======== RECORDS PROVIDED ========
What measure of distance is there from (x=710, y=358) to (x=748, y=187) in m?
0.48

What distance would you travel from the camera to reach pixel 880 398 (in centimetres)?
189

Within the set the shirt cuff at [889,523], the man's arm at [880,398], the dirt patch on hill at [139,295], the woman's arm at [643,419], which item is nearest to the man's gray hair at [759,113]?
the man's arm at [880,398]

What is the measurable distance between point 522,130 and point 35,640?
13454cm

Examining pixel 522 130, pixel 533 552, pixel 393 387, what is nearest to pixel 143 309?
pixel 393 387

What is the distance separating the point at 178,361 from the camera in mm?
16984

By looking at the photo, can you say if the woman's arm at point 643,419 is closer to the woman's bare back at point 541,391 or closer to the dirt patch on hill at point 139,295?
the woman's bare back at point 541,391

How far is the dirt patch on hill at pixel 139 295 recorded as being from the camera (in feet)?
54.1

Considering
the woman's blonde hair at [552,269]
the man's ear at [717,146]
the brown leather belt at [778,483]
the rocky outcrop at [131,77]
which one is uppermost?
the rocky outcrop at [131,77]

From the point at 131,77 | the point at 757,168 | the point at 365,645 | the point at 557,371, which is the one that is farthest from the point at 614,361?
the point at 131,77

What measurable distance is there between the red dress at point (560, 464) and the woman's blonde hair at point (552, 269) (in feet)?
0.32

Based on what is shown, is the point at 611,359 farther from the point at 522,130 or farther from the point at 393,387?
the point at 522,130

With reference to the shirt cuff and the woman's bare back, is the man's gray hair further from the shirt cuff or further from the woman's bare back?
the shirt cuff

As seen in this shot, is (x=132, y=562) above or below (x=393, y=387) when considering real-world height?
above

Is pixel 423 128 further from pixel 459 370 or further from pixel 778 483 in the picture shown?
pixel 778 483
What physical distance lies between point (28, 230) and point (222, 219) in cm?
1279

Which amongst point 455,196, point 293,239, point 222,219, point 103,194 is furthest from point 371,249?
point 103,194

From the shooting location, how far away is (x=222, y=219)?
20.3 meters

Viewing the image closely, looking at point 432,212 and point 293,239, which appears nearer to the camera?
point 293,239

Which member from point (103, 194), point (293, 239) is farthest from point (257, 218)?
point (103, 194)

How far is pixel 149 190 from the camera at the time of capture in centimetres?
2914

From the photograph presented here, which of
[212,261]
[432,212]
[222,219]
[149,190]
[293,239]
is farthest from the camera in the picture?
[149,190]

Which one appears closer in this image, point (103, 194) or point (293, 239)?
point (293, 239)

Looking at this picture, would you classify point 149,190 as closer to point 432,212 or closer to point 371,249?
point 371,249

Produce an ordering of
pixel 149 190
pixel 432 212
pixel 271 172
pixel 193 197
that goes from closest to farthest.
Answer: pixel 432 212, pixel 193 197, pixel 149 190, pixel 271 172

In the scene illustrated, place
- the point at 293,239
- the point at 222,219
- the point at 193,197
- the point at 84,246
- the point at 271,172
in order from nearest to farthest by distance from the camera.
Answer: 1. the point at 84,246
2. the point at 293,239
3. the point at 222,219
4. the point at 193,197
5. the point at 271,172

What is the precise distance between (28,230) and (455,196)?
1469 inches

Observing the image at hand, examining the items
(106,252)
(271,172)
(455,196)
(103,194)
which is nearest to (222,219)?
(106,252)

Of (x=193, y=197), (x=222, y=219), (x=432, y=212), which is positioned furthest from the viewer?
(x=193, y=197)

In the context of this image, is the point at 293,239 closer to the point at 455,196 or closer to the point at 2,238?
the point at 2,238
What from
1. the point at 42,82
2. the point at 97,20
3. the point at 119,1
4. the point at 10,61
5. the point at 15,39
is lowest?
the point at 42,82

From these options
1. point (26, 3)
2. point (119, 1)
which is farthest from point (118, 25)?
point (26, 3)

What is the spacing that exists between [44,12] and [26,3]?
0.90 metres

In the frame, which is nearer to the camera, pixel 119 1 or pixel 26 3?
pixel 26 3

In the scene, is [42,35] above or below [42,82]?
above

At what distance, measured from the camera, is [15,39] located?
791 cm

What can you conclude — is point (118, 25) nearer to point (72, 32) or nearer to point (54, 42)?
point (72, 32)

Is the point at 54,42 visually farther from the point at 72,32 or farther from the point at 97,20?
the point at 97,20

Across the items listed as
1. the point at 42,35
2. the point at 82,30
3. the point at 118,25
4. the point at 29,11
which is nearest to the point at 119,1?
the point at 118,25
========
▶ WRITTEN TASK:
Turn every row above into a numbered list, one item per line, and leave out the blank lines.

▶ ANSWER TO THE TASK:
1. What measure of distance is there from (x=710, y=358) to (x=748, y=187) in m?
2. 0.48
3. What distance would you travel from the camera to reach pixel 880 398 (in centimetres)?
4. 189
5. Within the set the shirt cuff at [889,523], the man's arm at [880,398], the dirt patch on hill at [139,295], the woman's arm at [643,419], which item is nearest to the man's gray hair at [759,113]?
6. the man's arm at [880,398]
7. What is the measurable distance between point 522,130 and point 35,640?
8. 13454cm
9. Examining pixel 522 130, pixel 533 552, pixel 393 387, what is nearest to pixel 143 309?
10. pixel 393 387
11. What is the distance separating the point at 178,361 from the camera in mm?
12. 16984
13. By looking at the photo, can you say if the woman's arm at point 643,419 is closer to the woman's bare back at point 541,391 or closer to the dirt patch on hill at point 139,295?
14. the woman's bare back at point 541,391
15. How far is the dirt patch on hill at pixel 139 295 recorded as being from the camera (in feet)?
16. 54.1
17. Considering
18. the woman's blonde hair at [552,269]
19. the man's ear at [717,146]
20. the brown leather belt at [778,483]
21. the rocky outcrop at [131,77]
22. which one is uppermost?
23. the rocky outcrop at [131,77]
24. From the point at 131,77 | the point at 757,168 | the point at 365,645 | the point at 557,371, which is the one that is farthest from the point at 614,361?
25. the point at 131,77
26. What measurable distance is there between the red dress at point (560, 464) and the woman's blonde hair at point (552, 269) (in feet)?
27. 0.32
28. Based on what is shown, is the point at 611,359 farther from the point at 522,130 or farther from the point at 393,387?
29. the point at 522,130
30. With reference to the shirt cuff and the woman's bare back, is the man's gray hair further from the shirt cuff or further from the woman's bare back?
31. the shirt cuff
32. As seen in this shot, is (x=132, y=562) above or below (x=393, y=387) when considering real-world height?
33. above
34. Is pixel 423 128 further from pixel 459 370 or further from pixel 778 483 in the picture shown?
35. pixel 778 483
36. What physical distance lies between point (28, 230) and point (222, 219) in cm?
37. 1279
38. Which amongst point 455,196, point 293,239, point 222,219, point 103,194 is furthest from point 371,249?
39. point 103,194
40. From the shooting location, how far away is (x=222, y=219)?
41. 20.3 meters
42. Viewing the image closely, looking at point 432,212 and point 293,239, which appears nearer to the camera?
43. point 293,239
44. Which member from point (103, 194), point (293, 239) is farthest from point (257, 218)?
45. point (103, 194)
46. How far is pixel 149 190 from the camera at the time of capture in centimetres?
47. 2914
48. From the photograph presented here, which of
49. [212,261]
50. [432,212]
51. [222,219]
52. [149,190]
53. [293,239]
54. is farthest from the camera in the picture?
55. [149,190]
56. Which one appears closer in this image, point (103, 194) or point (293, 239)?
57. point (293, 239)
58. Looking at this picture, would you classify point 149,190 as closer to point 432,212 or closer to point 371,249?
59. point 371,249
60. Produce an ordering of
61. pixel 149 190
62. pixel 432 212
63. pixel 271 172
64. pixel 193 197
65. that goes from closest to farthest.
66. Answer: pixel 432 212, pixel 193 197, pixel 149 190, pixel 271 172
67. In the scene illustrated, place
68. - the point at 293,239
69. - the point at 222,219
70. - the point at 193,197
71. - the point at 84,246
72. - the point at 271,172
73. in order from nearest to farthest by distance from the camera.
74. Answer: 1. the point at 84,246
75. 2. the point at 293,239
76. 3. the point at 222,219
77. 4. the point at 193,197
78. 5. the point at 271,172
79. What is the precise distance between (28,230) and (455,196)?
80. 1469 inches
81. Observing the image at hand, examining the items
82. (106,252)
83. (271,172)
84. (455,196)
85. (103,194)
86. which is nearest to (222,219)?
87. (106,252)
88. Of (x=193, y=197), (x=222, y=219), (x=432, y=212), which is positioned furthest from the viewer?
89. (x=193, y=197)
90. In the context of this image, is the point at 293,239 closer to the point at 455,196 or closer to the point at 2,238?
91. the point at 2,238
92. What from
93. 1. the point at 42,82
94. 2. the point at 97,20
95. 3. the point at 119,1
96. 4. the point at 10,61
97. 5. the point at 15,39
98. is lowest?
99. the point at 42,82
100. From these options
101. 1. point (26, 3)
102. 2. point (119, 1)
103. which is farthest from point (118, 25)?
104. point (26, 3)
105. What is the spacing that exists between [44,12] and [26,3]?
106. 0.90 metres
107. In the frame, which is nearer to the camera, pixel 119 1 or pixel 26 3?
108. pixel 26 3
109. In the scene, is [42,35] above or below [42,82]?
110. above
111. At what distance, measured from the camera, is [15,39] located?
112. 791 cm
113. What can you conclude — is point (118, 25) nearer to point (72, 32) or nearer to point (54, 42)?
114. point (72, 32)
115. Is the point at 54,42 visually farther from the point at 72,32 or farther from the point at 97,20?
116. the point at 97,20
117. Across the items listed as
118. 1. the point at 42,35
119. 2. the point at 82,30
120. 3. the point at 118,25
121. 4. the point at 29,11
122. which is nearest to the point at 119,1?
123. the point at 118,25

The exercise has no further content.